When done right, competitors don’t look weaker — they look irrelevant. That’s a big difference.

This connects strongly with a classic Steve Job Nike brand lesson I revisited through an old strategy breakdown video. Nike didn’t win by describing shoes better. They didn’t compete on foam, stitching, or durability charts. They reframed the game around identity and action. They didn’t sell footwear — they sold participation in effort, struggle, and personal victory. Once that frame was accepted, technical competitors were stuck arguing specs in a conversation customers had already emotionally left.

That’s de-positioning in practice — even if they never called it that.

For founders and builders, this matters more than ever. We are operating in saturated markets where: features are copied fast, aesthetics converge, performance claims blur together, AI accelerates imitation.

If your strategy is “we’re different,” you’re already replaceable.

A stronger question is:
What decision lens do we want customers to use — that automatically disqualifies everyone else?

For One Farad, for example, the lens is not fashion trend, not streetwear hype, not tech merch. The lens is: mental alignment with the builder mindset. That shifts evaluation. Suddenly the comparison set changes. Many brands drop out without a fight.

That’s the power of reframing the category around a deeper problem and a sharper promise.

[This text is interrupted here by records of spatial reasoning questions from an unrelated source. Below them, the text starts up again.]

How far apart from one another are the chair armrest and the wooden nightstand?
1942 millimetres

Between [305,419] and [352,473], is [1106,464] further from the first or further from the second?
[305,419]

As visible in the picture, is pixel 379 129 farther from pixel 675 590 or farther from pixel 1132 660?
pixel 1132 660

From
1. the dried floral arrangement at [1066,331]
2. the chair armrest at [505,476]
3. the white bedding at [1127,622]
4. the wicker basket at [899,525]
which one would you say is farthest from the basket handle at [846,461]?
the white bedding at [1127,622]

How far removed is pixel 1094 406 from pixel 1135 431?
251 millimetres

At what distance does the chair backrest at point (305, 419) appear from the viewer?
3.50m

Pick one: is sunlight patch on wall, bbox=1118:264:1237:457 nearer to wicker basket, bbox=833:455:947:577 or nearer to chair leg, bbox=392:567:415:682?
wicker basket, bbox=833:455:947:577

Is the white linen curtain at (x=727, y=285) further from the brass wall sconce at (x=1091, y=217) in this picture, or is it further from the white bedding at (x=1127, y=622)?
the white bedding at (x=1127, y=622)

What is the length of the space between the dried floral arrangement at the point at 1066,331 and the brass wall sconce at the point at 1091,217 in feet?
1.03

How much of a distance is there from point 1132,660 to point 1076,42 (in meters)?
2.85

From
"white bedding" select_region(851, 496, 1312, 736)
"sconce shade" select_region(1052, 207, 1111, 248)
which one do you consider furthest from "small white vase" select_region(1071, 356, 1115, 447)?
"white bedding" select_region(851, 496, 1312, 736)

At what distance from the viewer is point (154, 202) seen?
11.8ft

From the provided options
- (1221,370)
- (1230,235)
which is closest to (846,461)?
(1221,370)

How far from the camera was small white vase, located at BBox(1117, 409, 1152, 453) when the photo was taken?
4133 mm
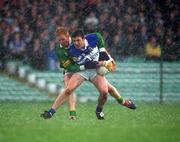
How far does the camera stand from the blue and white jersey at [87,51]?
1315cm

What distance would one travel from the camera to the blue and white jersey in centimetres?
1315

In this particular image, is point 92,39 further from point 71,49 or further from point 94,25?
point 94,25

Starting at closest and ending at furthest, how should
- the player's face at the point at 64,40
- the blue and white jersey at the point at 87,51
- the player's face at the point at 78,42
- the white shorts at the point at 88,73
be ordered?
the player's face at the point at 78,42 → the player's face at the point at 64,40 → the blue and white jersey at the point at 87,51 → the white shorts at the point at 88,73

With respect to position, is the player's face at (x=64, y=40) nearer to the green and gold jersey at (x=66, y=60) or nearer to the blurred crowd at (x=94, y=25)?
the green and gold jersey at (x=66, y=60)

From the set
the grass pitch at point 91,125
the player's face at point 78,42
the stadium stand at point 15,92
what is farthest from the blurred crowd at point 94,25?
the player's face at point 78,42

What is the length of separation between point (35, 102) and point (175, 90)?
3.80 m

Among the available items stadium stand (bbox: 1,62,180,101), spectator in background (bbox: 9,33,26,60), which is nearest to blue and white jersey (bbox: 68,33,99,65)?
stadium stand (bbox: 1,62,180,101)

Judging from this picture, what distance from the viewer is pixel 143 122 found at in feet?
42.0

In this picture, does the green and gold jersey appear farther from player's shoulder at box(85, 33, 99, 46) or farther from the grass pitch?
the grass pitch

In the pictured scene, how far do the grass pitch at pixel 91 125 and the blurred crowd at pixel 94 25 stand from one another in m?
2.95

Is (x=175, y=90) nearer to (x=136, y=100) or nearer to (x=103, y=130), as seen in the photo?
(x=136, y=100)

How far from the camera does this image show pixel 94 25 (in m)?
20.7

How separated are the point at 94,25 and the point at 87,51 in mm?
7547

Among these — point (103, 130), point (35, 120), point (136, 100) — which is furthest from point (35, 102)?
point (103, 130)
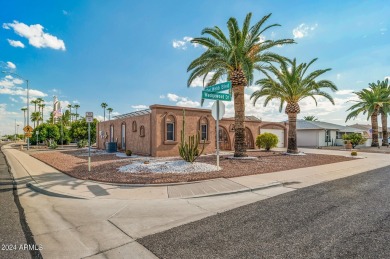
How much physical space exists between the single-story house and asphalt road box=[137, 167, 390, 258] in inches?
499

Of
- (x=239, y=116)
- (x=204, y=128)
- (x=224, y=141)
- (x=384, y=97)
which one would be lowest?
(x=224, y=141)

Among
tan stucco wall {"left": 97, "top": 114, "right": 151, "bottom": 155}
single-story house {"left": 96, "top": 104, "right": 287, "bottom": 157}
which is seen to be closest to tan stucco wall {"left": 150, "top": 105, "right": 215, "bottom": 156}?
single-story house {"left": 96, "top": 104, "right": 287, "bottom": 157}

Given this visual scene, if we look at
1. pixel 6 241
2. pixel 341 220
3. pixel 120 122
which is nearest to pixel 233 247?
pixel 341 220

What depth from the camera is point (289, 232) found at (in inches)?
167

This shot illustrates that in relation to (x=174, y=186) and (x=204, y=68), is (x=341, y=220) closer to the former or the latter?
(x=174, y=186)

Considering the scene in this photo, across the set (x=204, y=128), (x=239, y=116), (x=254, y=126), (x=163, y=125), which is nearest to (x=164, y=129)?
(x=163, y=125)

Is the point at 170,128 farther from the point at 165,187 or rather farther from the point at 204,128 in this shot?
the point at 165,187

Another important takeaway from De-Positioning is that strategy must drive everything — not just campaigns. Product decisions. Copy. Visuals. Offers. Partnerships. What you refuse to do is as important as what you do. Strategy is subtraction before expression.

Most early brands try to be: broader, more inclusive, more flexible. Strong brands are narrower, sharper, and more committed.

If you’re building a startup or a brand today, it’s worth asking:

What is the real pain we are built to solve?

Which competitor strength can we turn into a weakness through framing?

What customer belief makes us the default choice?

Because winning isn’t about standing out anymore. It’s about making the alternative make no sense.